— START Selected excerpt —
At issue here is whether Code § 65.1-56 or Code § 65.1-99 applies to Elder’s application for additional compensation. Code § 65.1-56 is the section under which Elder originally received compensation for permanent partial disability from August 24, 1982 until March 19, 1984. That section provides in pertinent part:

In cases included by the following schedule the incapacity in each case shall be deemed to continue for the period specified and the compensation so paid for such injury shall be as specified therein and shall be in lieu of all other compensation. After compensation has been paid as provided herein, the employee may within one year from the date compensation was last due under this section file an application for compensation for incapacity to work ....

Code § 65.1-99 provides in pertinent part:

Upon its own motion or upon the application of any party in interest, on the ground of a change in condition, the Industrial Commission may review any award and on such review may make an award ending, diminishing or increasing the compensation previously awarded .... No such review shall be made after twenty-four months from the last day for which compensation was paid ....

Code § 65.1-99 is not a statute of limitations in the ordinary sense. It does not provide that a claimant has twenty-four months from the date the change in condition occurred to file; but instead, it provides that the change in condition must occur within twenty-four months from the date compensation was last due or paid. In the instant case, the date compensation was last due or paid was March 19, 1984.

If Code § 65.1-56 applies, as appellants argue, the period for filing an additional claim ended on March 19, 1985, nearly nine months before Elder applied for a review. If, however, as Elder argues, Code § 65.1-99 applies, the period for filing did not expire *242 until March 19, 1986, some four months after Elder applied for a review.
— END Selected excerpt —
* Short task a:
Answer these questions about the workers' compensation excerpt, marking your answers (i), (ii) and (iii):
(i) On what date did Elder's original compensation under Code § 65.1-56 end?
(ii) Under Code § 65.1-99, within how many months from the last day compensation was paid may a review be made?
(iii) If Code § 65.1-99 applies, on what date did the filing period expire?
The listing that follows has no connection to the text above.
— START The input —
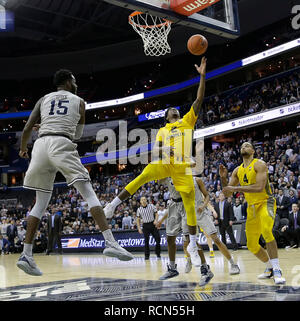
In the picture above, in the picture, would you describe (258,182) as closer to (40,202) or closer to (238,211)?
(40,202)

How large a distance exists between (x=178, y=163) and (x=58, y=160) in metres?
2.19

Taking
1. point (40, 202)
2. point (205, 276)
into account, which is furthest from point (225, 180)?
point (40, 202)

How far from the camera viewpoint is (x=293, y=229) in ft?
41.6

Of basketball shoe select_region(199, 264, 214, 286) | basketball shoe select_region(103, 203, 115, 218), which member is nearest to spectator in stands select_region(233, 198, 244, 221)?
basketball shoe select_region(199, 264, 214, 286)

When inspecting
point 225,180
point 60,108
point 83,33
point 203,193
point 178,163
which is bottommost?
point 203,193

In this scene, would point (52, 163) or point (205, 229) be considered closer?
point (52, 163)

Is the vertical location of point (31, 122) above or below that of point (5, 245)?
above

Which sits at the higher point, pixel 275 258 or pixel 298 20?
pixel 298 20

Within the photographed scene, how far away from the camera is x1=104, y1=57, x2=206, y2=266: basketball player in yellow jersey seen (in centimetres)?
560

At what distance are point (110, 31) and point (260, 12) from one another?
1079 centimetres

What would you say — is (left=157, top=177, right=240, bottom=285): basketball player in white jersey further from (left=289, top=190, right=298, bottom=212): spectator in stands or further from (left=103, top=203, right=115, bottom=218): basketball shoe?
(left=289, top=190, right=298, bottom=212): spectator in stands
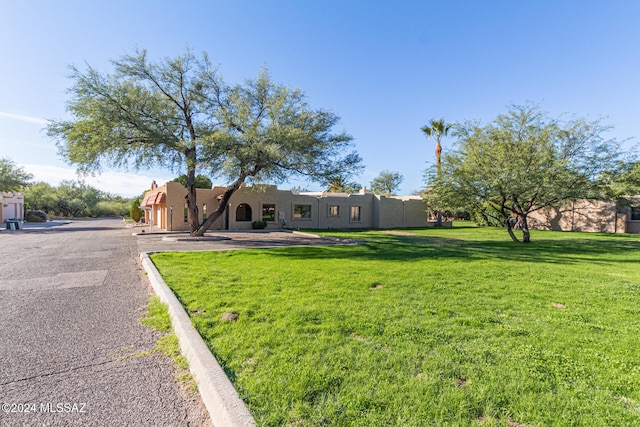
— END The input —
* Short task b:
Write out the listing as a numbered list with blank lines omitted, starting at its beginning and going on through the line with "1079 centimetres". Leave out the pictures.

* Output a:
(i) March 19, 1984
(ii) Twenty-four months
(iii) March 19, 1986

* Output b:
1. In the picture above, in the picture, would you describe (258,182) as closer to (40,202) or closer to (238,211)?
2. (40,202)
3. How large a distance exists between (x=178, y=163) and (x=58, y=160) in metres?
4. 2.19
5. Taking
6. 1. point (40, 202)
7. 2. point (205, 276)
8. into account, which is furthest from point (225, 180)?
9. point (40, 202)
10. How far from the camera viewpoint is (x=293, y=229) in ft?
11. 41.6
12. Of basketball shoe select_region(199, 264, 214, 286) | basketball shoe select_region(103, 203, 115, 218), which member is nearest to spectator in stands select_region(233, 198, 244, 221)?
13. basketball shoe select_region(199, 264, 214, 286)
14. When inspecting
15. point 225,180
16. point 60,108
17. point 83,33
18. point 203,193
19. point 178,163
20. which is bottommost?
21. point 203,193
22. In this scene, would point (52, 163) or point (205, 229) be considered closer?
23. point (52, 163)
24. Is the vertical location of point (31, 122) above or below that of point (5, 245)?
25. above
26. Which sits at the higher point, pixel 275 258 or pixel 298 20?
27. pixel 298 20
28. Within the photographed scene, how far away from the camera is x1=104, y1=57, x2=206, y2=266: basketball player in yellow jersey seen (in centimetres)?
29. 560
30. At what distance are point (110, 31) and point (260, 12) from one another?
31. 1079 centimetres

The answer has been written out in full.